You know, I was feeling crappy mainly due to my flu today. But the best part of this whole crappy s**te (not going to directly swear coz I'm fasting today) was that I somehow managed to 'confront' one of my "friends" in the office on why she is not talking to me. I swear, it was like I did not exist! The funny thing was this... apparently one day about TWO WEEKS ago, I spoke to her about work in a loud voice and she has it in her mind that I 'tengking' (scolded) her. I don't remember being angry at her so it was definitely news to me! Because of that, she did not want to talk to me and I suppose she decided she hates me for it too. My GOD! What are we, in highschool?!

At first I said I was sorry if I did offend her but after that... you know, I just came to a point of not-caring-anymore. I felt upset that SHE of all people (one of the CLOSEST friends I made at work - and I rarely make friends at work) would mistake my loudness for a scolding. It's not like she hasn't seen how loud I could be! That was when I said these words to her...


"Next time, if you are angry at me for something, I would appreciate you actually telling me about it and not just keeping quiet. I don't like that! I thought we were friends and I'm sorry if I offended you. But if you don't want to be friends, then it does not matter to me at all."

And with that, the friendship sank like the very Titanic. I truly canNOT be bothered anymore with people who think oh-so-highly of themselves enough to think that they are not to be spoken to in a loud voice. I grew tired of these nonsense way back in highschool k! Please, keep your sensitivity at home where it belongs. DO NOT BRING IT IN MY FACE WHILE WE'RE AT WORK. I am not here to cater to your whims and fancies.

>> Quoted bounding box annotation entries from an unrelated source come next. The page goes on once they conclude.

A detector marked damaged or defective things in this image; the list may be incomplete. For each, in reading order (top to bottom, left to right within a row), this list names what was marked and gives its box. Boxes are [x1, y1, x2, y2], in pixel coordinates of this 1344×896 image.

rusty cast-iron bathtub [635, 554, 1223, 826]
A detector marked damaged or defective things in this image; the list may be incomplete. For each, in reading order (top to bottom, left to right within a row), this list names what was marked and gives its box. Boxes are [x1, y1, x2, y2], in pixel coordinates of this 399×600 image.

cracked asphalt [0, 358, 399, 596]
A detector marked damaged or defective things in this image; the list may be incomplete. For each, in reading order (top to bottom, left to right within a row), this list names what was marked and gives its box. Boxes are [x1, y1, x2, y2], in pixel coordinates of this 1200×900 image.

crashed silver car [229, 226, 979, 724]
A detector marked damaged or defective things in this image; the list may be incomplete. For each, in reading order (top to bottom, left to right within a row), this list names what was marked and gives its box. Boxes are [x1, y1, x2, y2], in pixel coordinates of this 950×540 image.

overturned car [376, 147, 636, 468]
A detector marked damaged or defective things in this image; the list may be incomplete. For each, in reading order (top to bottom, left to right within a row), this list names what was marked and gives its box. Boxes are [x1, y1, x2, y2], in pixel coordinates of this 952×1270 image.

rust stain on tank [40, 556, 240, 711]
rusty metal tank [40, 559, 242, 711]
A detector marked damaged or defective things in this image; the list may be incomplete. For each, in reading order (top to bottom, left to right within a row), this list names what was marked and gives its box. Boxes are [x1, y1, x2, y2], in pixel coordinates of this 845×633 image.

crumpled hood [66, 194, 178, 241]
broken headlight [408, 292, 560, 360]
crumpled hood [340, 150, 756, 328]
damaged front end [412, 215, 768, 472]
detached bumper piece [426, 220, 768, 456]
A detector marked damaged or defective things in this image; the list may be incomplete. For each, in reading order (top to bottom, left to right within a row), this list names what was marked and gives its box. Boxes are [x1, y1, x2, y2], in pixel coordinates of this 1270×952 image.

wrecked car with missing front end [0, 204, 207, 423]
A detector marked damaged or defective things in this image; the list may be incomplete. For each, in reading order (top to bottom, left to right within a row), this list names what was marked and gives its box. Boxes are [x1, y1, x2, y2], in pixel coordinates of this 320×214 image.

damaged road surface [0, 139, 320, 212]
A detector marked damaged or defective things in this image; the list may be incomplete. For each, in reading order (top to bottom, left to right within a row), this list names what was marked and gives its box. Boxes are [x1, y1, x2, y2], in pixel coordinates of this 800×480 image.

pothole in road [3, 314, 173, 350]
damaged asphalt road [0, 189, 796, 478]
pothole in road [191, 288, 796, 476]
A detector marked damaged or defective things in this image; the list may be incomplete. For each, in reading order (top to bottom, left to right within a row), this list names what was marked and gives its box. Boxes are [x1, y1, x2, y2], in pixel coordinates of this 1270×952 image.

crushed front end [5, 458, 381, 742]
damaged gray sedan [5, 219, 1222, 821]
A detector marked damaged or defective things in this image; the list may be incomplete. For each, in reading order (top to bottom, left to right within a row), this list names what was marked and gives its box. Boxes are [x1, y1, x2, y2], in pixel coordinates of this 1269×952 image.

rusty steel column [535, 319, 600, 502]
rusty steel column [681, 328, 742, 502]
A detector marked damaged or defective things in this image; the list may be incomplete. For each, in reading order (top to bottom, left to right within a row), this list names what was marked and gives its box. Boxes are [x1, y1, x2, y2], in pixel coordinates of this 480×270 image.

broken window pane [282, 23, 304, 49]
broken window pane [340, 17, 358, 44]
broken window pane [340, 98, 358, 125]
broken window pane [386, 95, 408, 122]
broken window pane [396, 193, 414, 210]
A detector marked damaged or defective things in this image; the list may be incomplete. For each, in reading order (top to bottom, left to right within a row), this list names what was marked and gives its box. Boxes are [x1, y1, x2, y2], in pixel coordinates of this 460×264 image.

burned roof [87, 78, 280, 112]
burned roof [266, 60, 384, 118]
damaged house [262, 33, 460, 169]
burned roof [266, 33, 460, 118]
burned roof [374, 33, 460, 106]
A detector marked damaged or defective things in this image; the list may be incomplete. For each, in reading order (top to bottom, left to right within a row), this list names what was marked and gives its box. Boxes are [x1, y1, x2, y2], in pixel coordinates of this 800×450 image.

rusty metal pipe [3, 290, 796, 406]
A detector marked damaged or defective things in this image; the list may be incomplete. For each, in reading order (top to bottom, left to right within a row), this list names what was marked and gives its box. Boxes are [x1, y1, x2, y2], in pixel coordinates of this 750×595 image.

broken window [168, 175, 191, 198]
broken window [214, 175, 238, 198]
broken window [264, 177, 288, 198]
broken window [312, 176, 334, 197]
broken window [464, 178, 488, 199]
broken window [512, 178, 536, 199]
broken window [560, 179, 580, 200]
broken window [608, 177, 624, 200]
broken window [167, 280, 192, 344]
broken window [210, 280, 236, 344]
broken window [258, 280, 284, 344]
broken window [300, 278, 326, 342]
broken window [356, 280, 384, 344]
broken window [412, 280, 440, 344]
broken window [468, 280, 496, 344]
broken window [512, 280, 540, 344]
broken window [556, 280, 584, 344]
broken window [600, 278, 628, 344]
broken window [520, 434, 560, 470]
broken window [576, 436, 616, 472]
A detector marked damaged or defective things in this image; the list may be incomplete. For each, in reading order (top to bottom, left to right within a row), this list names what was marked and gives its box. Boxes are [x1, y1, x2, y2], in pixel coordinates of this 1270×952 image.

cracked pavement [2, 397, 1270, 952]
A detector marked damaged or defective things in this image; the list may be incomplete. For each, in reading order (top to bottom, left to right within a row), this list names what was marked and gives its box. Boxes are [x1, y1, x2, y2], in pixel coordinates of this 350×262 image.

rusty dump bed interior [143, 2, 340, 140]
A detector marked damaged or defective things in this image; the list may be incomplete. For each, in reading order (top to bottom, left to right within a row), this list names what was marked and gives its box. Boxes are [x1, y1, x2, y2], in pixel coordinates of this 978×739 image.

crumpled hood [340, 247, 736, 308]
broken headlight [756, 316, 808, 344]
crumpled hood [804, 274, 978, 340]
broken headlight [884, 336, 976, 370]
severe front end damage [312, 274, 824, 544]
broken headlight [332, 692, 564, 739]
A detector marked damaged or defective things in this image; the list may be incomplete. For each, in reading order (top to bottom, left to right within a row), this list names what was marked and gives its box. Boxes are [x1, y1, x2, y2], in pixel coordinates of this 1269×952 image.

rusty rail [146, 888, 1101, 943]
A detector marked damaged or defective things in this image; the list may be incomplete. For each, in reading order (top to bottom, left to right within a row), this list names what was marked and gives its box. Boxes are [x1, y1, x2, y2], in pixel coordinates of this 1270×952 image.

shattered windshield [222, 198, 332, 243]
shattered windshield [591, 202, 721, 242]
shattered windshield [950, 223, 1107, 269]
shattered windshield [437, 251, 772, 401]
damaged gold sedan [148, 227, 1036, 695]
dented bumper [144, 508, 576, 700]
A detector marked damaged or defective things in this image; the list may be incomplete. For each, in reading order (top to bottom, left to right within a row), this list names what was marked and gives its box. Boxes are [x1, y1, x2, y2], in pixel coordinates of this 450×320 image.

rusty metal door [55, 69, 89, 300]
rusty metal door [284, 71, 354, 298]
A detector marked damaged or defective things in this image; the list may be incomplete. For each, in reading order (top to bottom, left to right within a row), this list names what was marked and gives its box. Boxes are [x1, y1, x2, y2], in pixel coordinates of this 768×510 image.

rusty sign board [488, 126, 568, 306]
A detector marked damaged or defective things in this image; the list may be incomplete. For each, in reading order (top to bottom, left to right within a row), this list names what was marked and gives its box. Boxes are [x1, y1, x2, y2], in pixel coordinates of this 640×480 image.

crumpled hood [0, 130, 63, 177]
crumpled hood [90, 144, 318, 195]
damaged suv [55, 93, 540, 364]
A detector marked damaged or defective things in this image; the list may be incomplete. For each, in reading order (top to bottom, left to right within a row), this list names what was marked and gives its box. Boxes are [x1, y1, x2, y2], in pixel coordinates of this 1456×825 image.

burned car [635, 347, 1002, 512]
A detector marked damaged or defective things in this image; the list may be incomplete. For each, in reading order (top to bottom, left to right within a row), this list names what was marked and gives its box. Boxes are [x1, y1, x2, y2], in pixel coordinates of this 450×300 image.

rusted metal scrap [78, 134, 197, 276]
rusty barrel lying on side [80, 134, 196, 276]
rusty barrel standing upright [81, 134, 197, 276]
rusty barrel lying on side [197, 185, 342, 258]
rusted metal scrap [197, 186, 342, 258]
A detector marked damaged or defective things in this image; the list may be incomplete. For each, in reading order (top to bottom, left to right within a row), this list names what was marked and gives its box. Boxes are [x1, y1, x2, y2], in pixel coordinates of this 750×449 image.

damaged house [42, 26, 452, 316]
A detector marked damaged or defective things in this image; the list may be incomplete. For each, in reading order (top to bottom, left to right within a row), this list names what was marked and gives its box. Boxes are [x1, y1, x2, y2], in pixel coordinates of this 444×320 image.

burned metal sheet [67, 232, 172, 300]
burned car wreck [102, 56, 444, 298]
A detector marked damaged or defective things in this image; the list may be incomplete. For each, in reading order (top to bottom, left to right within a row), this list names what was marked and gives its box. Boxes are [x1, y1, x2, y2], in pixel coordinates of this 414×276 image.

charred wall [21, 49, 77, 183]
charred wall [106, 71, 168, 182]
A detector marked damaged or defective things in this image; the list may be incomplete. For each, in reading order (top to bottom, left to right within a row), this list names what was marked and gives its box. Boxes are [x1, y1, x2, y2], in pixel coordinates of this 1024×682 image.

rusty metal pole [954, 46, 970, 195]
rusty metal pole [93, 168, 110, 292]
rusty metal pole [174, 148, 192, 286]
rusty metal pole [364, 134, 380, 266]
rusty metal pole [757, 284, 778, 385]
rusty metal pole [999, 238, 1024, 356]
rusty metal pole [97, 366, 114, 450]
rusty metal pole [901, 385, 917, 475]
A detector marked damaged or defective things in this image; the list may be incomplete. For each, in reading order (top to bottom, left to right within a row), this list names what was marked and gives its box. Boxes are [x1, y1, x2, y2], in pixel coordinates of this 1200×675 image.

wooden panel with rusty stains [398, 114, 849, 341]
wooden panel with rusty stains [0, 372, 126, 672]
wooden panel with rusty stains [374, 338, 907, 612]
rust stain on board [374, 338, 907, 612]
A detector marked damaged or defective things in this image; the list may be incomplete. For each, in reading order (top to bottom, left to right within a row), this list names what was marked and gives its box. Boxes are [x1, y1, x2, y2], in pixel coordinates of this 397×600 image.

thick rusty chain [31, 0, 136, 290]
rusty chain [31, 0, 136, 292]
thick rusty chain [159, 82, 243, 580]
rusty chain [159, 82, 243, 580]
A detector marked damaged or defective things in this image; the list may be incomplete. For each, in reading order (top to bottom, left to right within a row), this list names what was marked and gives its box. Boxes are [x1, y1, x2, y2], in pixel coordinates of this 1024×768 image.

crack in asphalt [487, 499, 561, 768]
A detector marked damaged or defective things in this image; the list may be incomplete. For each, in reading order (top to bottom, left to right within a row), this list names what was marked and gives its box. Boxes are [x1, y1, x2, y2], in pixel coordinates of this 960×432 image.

My point is, dear friends, if I did do anything wrong, please by all means tell me what I did wrong. I may not have done it knowingly. If you know me, you know how oblivious I can be. But do not, I beg of you, do NOT go around talking behind my back while ignoring me AND while I, like an idiot, treat you like my good friend thinking that there's nothing wrong between us. I would like to repair the bridge while there's still hope left but please do not take it for granted because as far as I'm concerned, I am not a doormat!